# Featheredge cladding.



## garywayne (5 Aug 2008)

The next step to building my shed is to fix the featheredge cladding. What i'm not sure about is how I go about starting off. The land that the shed is on slopes from left to right.

Not a very good picture, but I hope you get the idea.






So, how do I start the cladding off keeping it level?

All information greatly received.


----------



## OLD (5 Aug 2008)

I would think if the height difference is small you could loose it in the distance to under the windows by adjusting the overlaps using story boards and string line, it will not be seen . larger distances could be fixed by a solid timber starter board suitably tapered and profiled to accept the feather edge cladding


----------



## Tusses (5 Aug 2008)

how much gradient are we talking about ?


----------



## Digit (5 Aug 2008)

On the assumption that the floor is level then so should the cladding be likewise.

Roy.


----------



## johnf (5 Aug 2008)

the clading should always be level cut it in at the bottom


----------



## mailee (5 Aug 2008)

Use a spirit level.


----------



## dennis (6 Aug 2008)

The floor and roof should be parallel, so just mark the amount of lap on the base and work your way up. Keep checking that you are keeping parallel to the roof, especially as you get higher. You could nail a temporary batten up the outside of each corner, set out with each board marked, and if left sticking proud is something to butt the boards to, and also fix a string line to owing to the length of the workshop, making sure that it is always kept tight. If not using a damproof membrane all setting out can be done on the studs,but it is still handy to have a stop lath up the corners.

Dennis


----------



## cornucopia (6 Aug 2008)

set the bottom one level with a spirit level /string line then work your way up using a spacer, if there is allot of runout then a wedge shaped board at the bottom will be less noticable.
what overlap are you going to be giving the boards? and how far apart are the supports going to be? i found with 5" boards you need at least an 1 1/2" overlap to prevent gaps apperaing in the summer months and supports every 16-18" to stop the boards from twisting to bits, my experince was with fence panel quality tanalised boards.


----------



## dennis (6 Aug 2008)

In this instance I would not bother about level too much, as sometimes it can make a job look worse using tapered boards to get level. As I said I would probably give an equal amount of lap on the base, alright you can wangle it a bit if it is a long way out of level but it is better to go by appearance than dead level.I would then fix a temporary batten up each corner and set out for how many boards and how much lap. If it is not paralell to the roof then divide the difference by the amount of boards and give this much extra lap on each board.It looks best if the top board is the same width as the amount showing on the other boards,so if there is 4inch showing on each board work it so that the top board is 4inch wide. It is much better to spend extra time on the setting out, and get it to your satisfaction before starting boarding.But as I say trying to work dead level in every instance, does not always give the best results.


Dennis


----------



## Digit (6 Aug 2008)

_____

• [Work to complete] Rewrite the featheredge cladding thread starting with "## garywayne (5" and going on through "keeping it level?", swapping "shed" for "workshop".

• [Recorded information]
_____

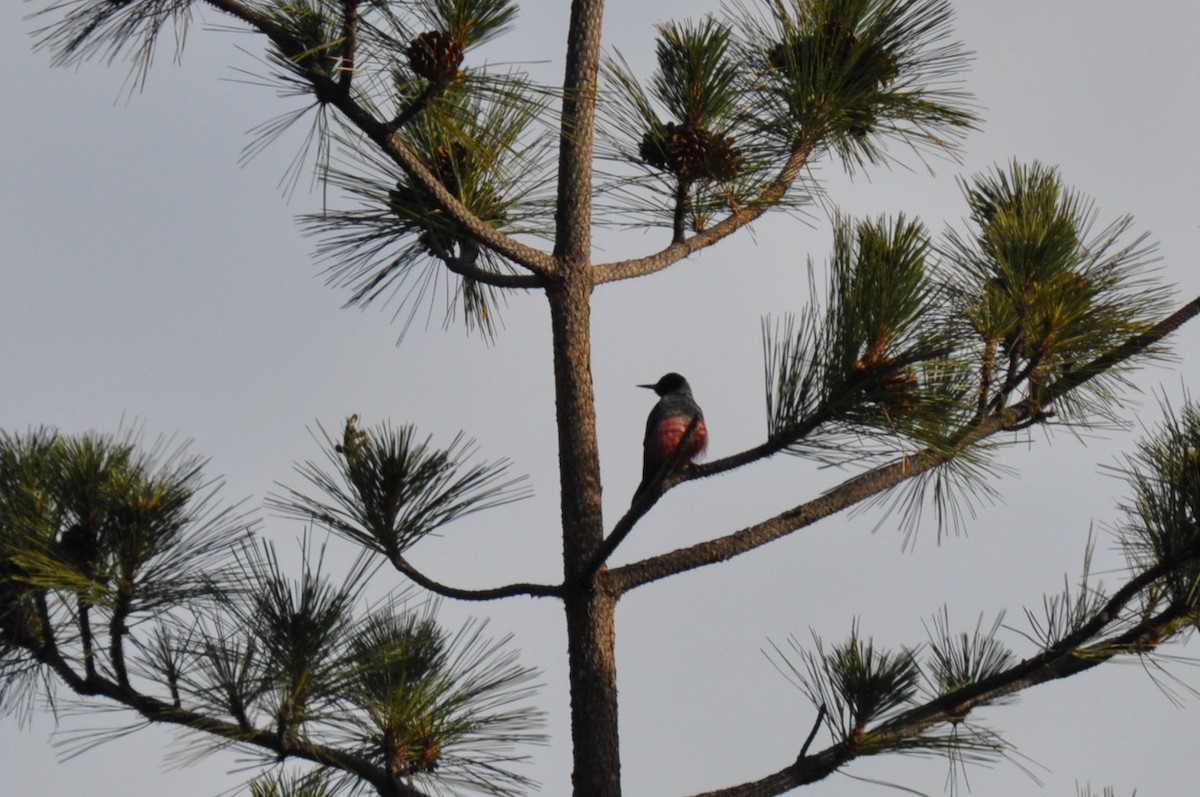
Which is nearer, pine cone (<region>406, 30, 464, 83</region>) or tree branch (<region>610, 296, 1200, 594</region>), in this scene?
pine cone (<region>406, 30, 464, 83</region>)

_____

• [Answer for this exercise]
## garywayne (5 Aug 2008)

The next step to building my workshop is to fix the featheredge cladding. What i'm not sure about is how I go about starting off. The land that the workshop is on slopes from left to right.

Not a very good picture, but I hope you get the idea.






So, how do I start the cladding off keeping it level?